Set down, please, exactly the lines below that run from the line with "Best Kit attacchi" to the line with "Catalogo de Catálogo", both lines included.

**Data section:**
---*---

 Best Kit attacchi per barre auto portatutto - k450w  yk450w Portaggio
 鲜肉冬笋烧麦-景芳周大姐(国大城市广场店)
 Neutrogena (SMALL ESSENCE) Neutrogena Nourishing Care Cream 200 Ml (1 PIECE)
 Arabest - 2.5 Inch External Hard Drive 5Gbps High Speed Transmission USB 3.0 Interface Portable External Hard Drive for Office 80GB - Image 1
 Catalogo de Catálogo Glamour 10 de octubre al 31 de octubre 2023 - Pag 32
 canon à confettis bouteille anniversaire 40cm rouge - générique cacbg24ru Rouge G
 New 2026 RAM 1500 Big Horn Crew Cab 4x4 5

---*---

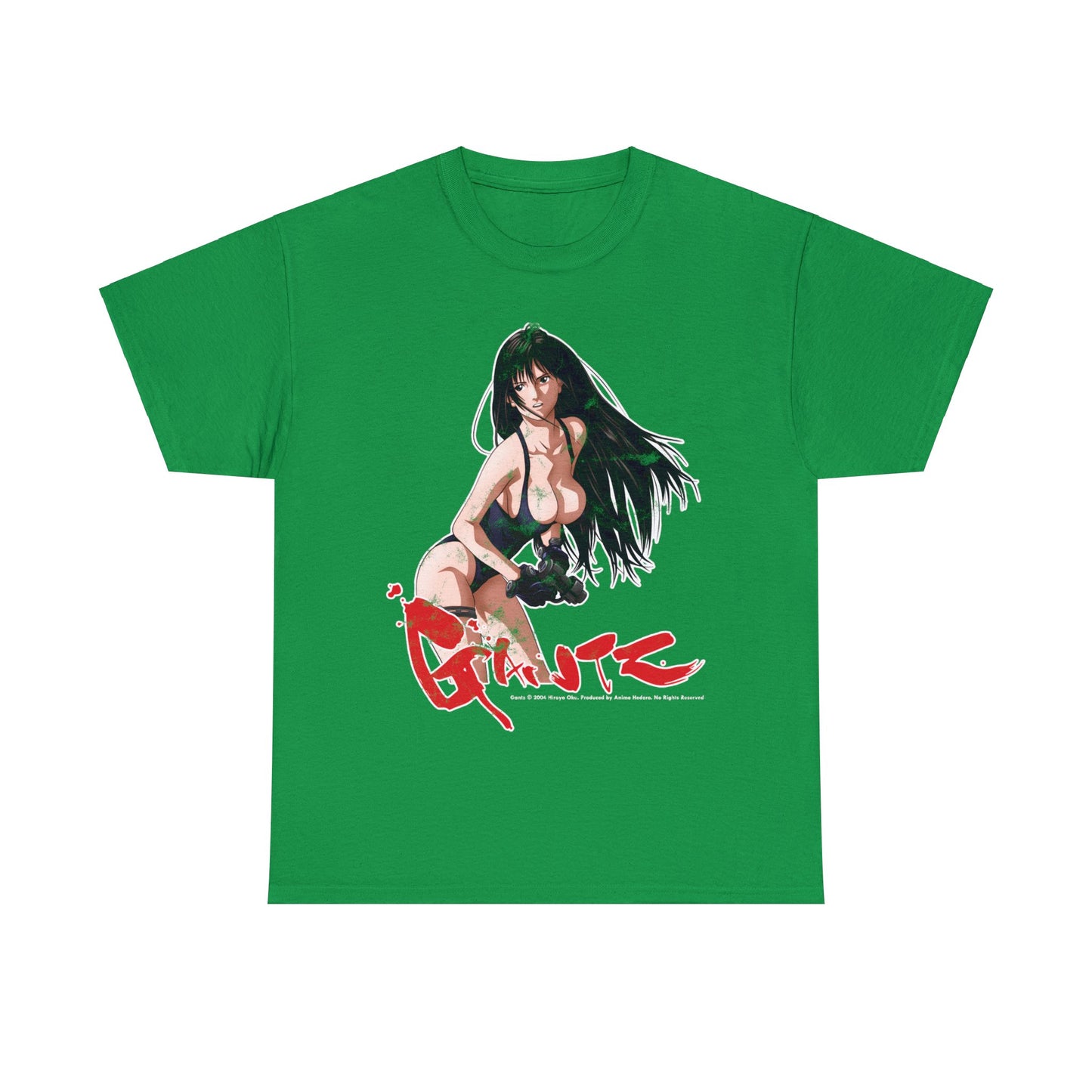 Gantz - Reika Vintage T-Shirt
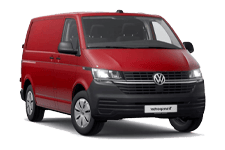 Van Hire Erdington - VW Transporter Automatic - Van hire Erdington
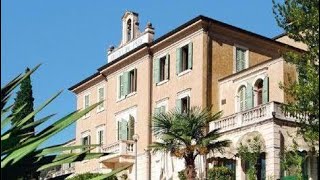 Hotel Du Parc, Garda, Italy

---*---

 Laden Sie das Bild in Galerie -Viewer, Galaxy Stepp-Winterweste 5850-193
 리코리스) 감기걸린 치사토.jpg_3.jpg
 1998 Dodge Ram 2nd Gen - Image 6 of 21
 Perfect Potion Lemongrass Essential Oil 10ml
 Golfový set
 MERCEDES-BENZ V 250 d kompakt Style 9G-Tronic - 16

---*---

**Task response:**
 Best Kit attacchi per barre auto portatutto - k450w  yk450w Portaggio
 鲜肉冬笋烧麦-景芳周大姐(国大城市广场店)
 Neutrogena (SMALL ESSENCE) Neutrogena Nourishing Care Cream 200 Ml (1 PIECE)
 Arabest - 2.5 Inch External Hard Drive 5Gbps High Speed Transmission USB 3.0 Interface Portable External Hard Drive for Office 80GB - Image 1
 Catalogo de Catálogo Glamour 10 de octubre al 31 de octubre 2023 - Pag 32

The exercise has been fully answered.